Grand National scrutiny continues to rule racing

AP McCoy suffers a fall

AP McCoy, now having ridden 4,000 winners, suffers a fall [Photo: Paolo Camera]

With the new jump-racing season under way the controversial subject of horse welfare is once again likely to provoke debate among racegoers and animal welfare groups.

The focal point of controversy both for the British public and the international racing audience tends to be the Grand National at Aintree.

Injury and fatalities are nothing new to Aintree’s hallowed turf, but the sight of the Cheltenham Gold Cup winner Synchronised and the strongly-fancied According to Pete suffering fatal injuries in the 2012 Grand National proved to be too much for many viewers.

With an estimated 500 million people around the world watching the Grand National, it was inevitable the race would come under heavy criticism after the deaths of two such prominent horses.


The public outcry was exacerbated by the frenetic reaction of the media.

National newspapers, such as the Daily Mail, printed pictures of riders and horses falling, while some organisations even went as far as to call for the race, first run in 1839, to be banned.

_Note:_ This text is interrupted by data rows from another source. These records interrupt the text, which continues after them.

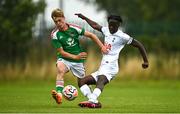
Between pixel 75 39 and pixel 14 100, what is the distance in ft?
10.6

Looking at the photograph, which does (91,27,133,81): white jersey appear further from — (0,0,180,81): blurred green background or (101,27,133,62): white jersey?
(0,0,180,81): blurred green background

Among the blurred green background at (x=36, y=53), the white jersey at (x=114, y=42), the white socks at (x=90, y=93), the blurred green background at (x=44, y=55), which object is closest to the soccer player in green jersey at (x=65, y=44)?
the white jersey at (x=114, y=42)

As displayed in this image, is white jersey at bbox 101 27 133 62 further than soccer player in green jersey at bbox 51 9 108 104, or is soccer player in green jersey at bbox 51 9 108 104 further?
white jersey at bbox 101 27 133 62

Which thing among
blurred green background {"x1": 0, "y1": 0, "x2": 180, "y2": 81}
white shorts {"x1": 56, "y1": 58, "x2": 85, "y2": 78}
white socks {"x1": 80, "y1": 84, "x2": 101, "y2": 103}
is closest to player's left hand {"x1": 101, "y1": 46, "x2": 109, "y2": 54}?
white shorts {"x1": 56, "y1": 58, "x2": 85, "y2": 78}

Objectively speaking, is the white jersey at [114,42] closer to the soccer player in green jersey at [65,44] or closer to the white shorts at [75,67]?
the soccer player in green jersey at [65,44]

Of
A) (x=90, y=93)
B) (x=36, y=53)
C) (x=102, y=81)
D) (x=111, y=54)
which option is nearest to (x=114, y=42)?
(x=111, y=54)

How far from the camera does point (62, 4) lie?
157ft

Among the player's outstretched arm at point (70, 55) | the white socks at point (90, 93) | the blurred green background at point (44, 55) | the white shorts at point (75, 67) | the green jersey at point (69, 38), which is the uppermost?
the blurred green background at point (44, 55)

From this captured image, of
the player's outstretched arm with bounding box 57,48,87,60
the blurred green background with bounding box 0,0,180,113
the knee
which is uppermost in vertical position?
the blurred green background with bounding box 0,0,180,113

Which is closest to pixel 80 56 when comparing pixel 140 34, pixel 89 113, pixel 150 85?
pixel 89 113

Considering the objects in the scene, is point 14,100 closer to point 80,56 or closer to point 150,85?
point 80,56

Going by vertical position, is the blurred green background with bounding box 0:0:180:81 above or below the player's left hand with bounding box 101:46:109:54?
above

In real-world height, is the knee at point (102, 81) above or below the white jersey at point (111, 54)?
below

“The public has been conned into believing that the Grand National is a great sporting spectacle when, in reality, it is straightforward animal abuse that is on a par with Spanish bullfighting,” Animal Aid director Andrew Tyler said.

“This race should have no future in a civilised country.”

Yet horse racing authorities in the United Kingdom are constantly trying to improve the safety of the race and have implemented wide-ranging changes to the way it’s run in recent years.


Qualifications for entering a horse in the National have been drastically tightened by the British Horseracing Authority (BHA). The minimum age of horses eligible to enter has been increased to seven years old.

Other changes include moving the start of the race closer to the first fence to avoid the horses going too fast at the early stages, and also making many of the fences smaller.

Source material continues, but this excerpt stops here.